He doesn’t remember a time when he wasn’t planting things, he told us. When he was in high school in Orange County, California, he worked in a plant nursery before
and
after school. At home, he raised palms and succulents that he sold wholesale to that same nursery. His pay, he recalls (this was in the 1950s) was $1.00 an hour. Both of his grandparents had gardens, and his maternal grandmother hybridized irises.
Alfred told Paul and me about growing palm trees and huge citrus trees in their yard in Texas. It was painful to hear the long list of mature plants he had raised that had to be left behind when he relocated to North Carolina.
But Alfred was optimistic and ready to try new things. He planned to grow kiwis, for example. Even though they can be grown in this climate, few people in our area do so.
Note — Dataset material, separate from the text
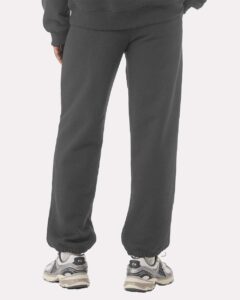 BELLA + CANVAS 4737 Unisex 10 oz. Heavyweight Sweatpants – Asphalt (on model back)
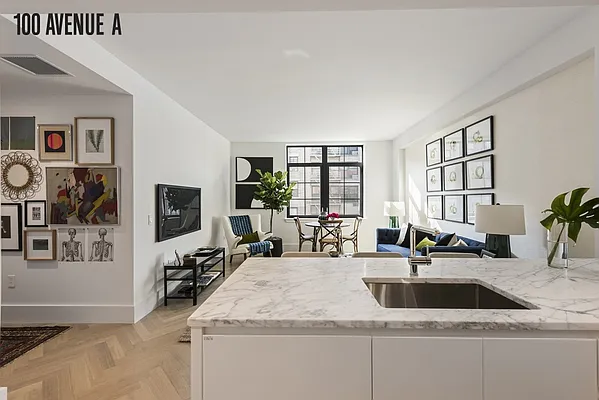 Sold by Nest Seekers International | media 4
We went back outside to see the Egyptian walking onions he was
starting — lots of them. Again, this was something no one else in the area was growing. He also had rare palm trees just getting started and unusually shaped cacti.
It was a (mostly) edible plant menagerie.
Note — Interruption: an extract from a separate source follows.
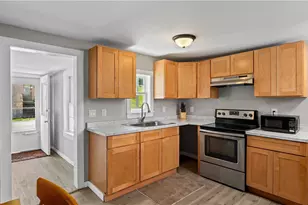 104 River St, South Kingstown, RI 02879 - Photo 5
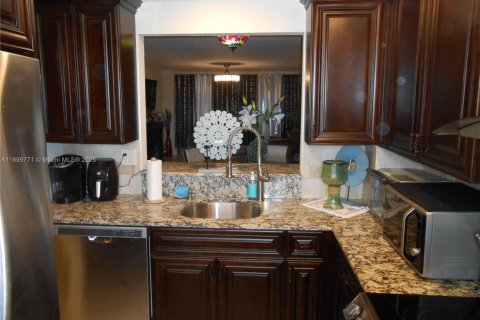 Condo in Jensen Beach, Florida, 2 bedrooms  № 2014880 - photo 7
Before we left, Alfred gave me a “mother of thousands,” an unusual succulent plant from Madagascar, and Paul gave Alfred a loan.
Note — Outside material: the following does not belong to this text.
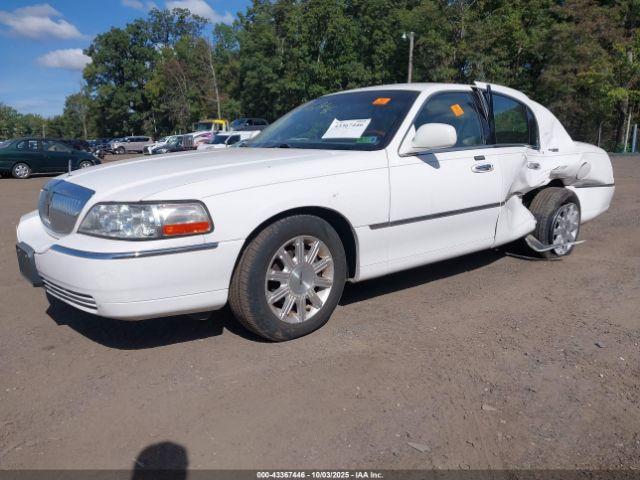 Lincoln Towncar Signature Limited Image 3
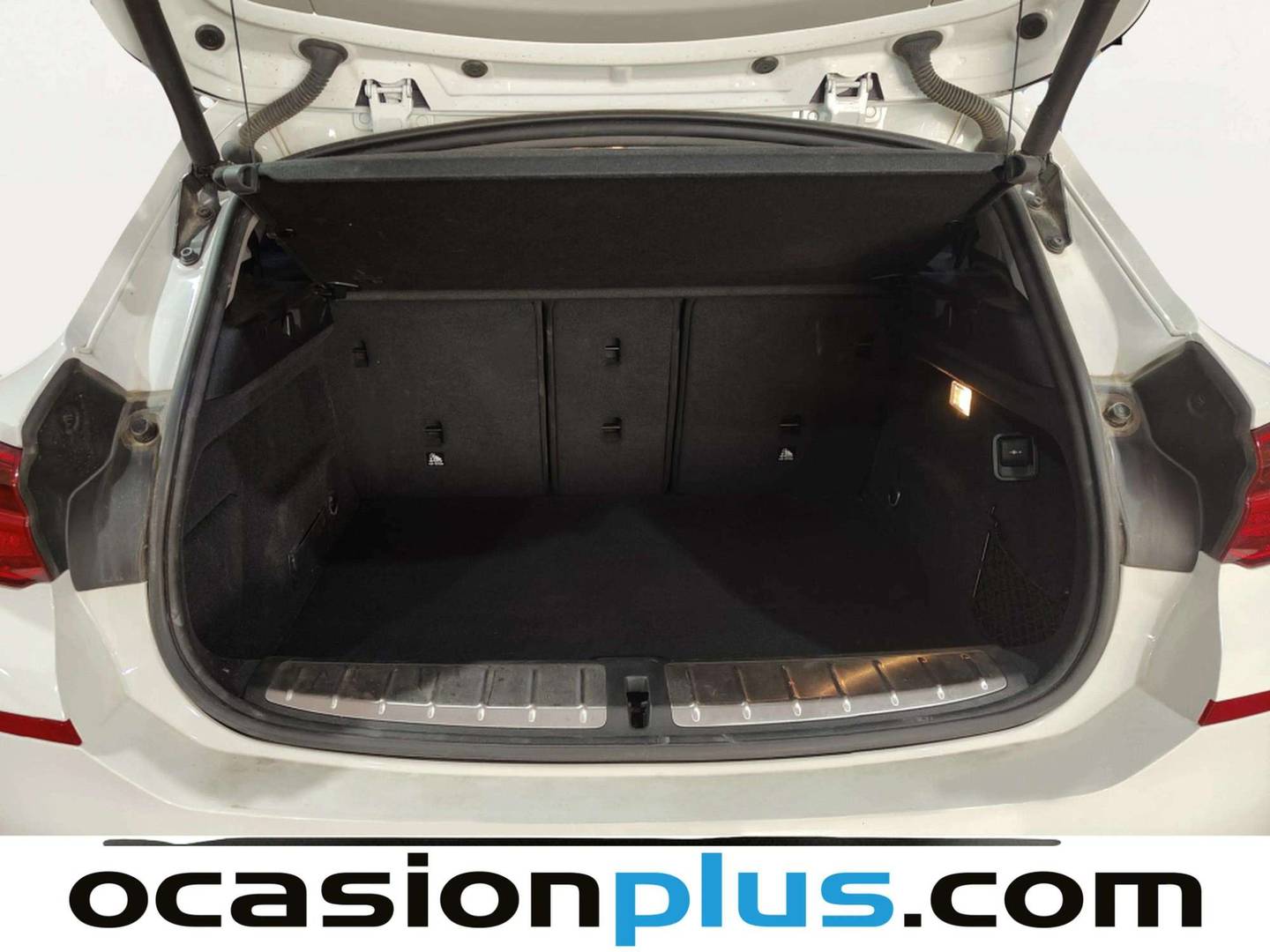 Fotos maletero BMW X2 BMW X2 sDrive18d 110 kW (150 CV)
When Alfred approached us a second time about getting help (to build a solar greenhouse), his timing was excellent. I had just spoken to a young man in Hillsborough, which was not far up the road from Alfred’s farm. This young man had heard about Slow Money NC and wanted to support a local farmer. He was also getting a garden of his own going, and I suspected Alfred might be a good resource for him. We set up a time to visit Alfred and see his place, and they spent a couple of hours together. Alfred gave him valuable advice about gardening, and they discussed the possibility of him doing some farming on Alfred’s land, with Alfred as a mentor. Alfred got offered a short-term affordable loan, enough to cover at least some of the cost of a greenhouse.
He managed the rest through sheer resourcefulness:
I used Freecycle for two years to collect material for its construction. Most of the walls were made from used windows & sliding glass doors. Both west and north wood doors and about ½ plywood was obtained from Freecycle donors. The rest of the plywood I salvaged from my home construction from the contractor’s dumpster. In 2009, I purchased 30 plastic barrels inexpensively and plan to use at least eight in the solar greenhouse for solar mass to keep temperatures above freezing in the winter. I have numerous salvaged bricks and concrete blocks to line the floor (additional solar mass) and the exterior perimeter (to prevent creatures from entering). I also plan to put a compost area in the greenhouse, and worms
for heat production. I think that with the solar mass of water barrels, bricks on the floor, worm compost, and insulation of the back north-facing roof and back north wall, I will be able to keep the temperature above freezing in the winter and early spring.
Alfred continued to plant. He added more apples, crabapples, may-haws, medlars, quince, pears, peaches, and plums. He also planted elderberries, blueberries, and raspberries, and several fig varieties. He did all of this with minimal machinery. He was ok with the lack of a tractor, but finally admitted he really needed a tiller to save his back and make his work easier. So, he got a third Slow Money loan to buy a tiller.
The solar-powered greenhouse is up. And he’s using it to grow some unusual plants: three types of palms that survive in the Piedmont, succulents (kalanchoe, agaves, and aloes), and numerous types of cacti. The list of herbs he’s growing is extensive. And there’s still room for “starts” of tomatoes, peppers, and other vegetables.
Alfred’s plants and produce now make up about 80% of his sales, with the baked goods taking a back seat and making up about 20%. Mostly, he sells at the Eno River Farmers Market (with the help of his son) and at the new South Durham Market. But he is also building up his nursery business, propagating plants to sell online to gardeners and to other nurseries.
He built a 144-square foot poultry house for his flock of heritage-breed chickens (Salmon Faverolles), and his bees and beehives are in place, ready to provide pollination and honey.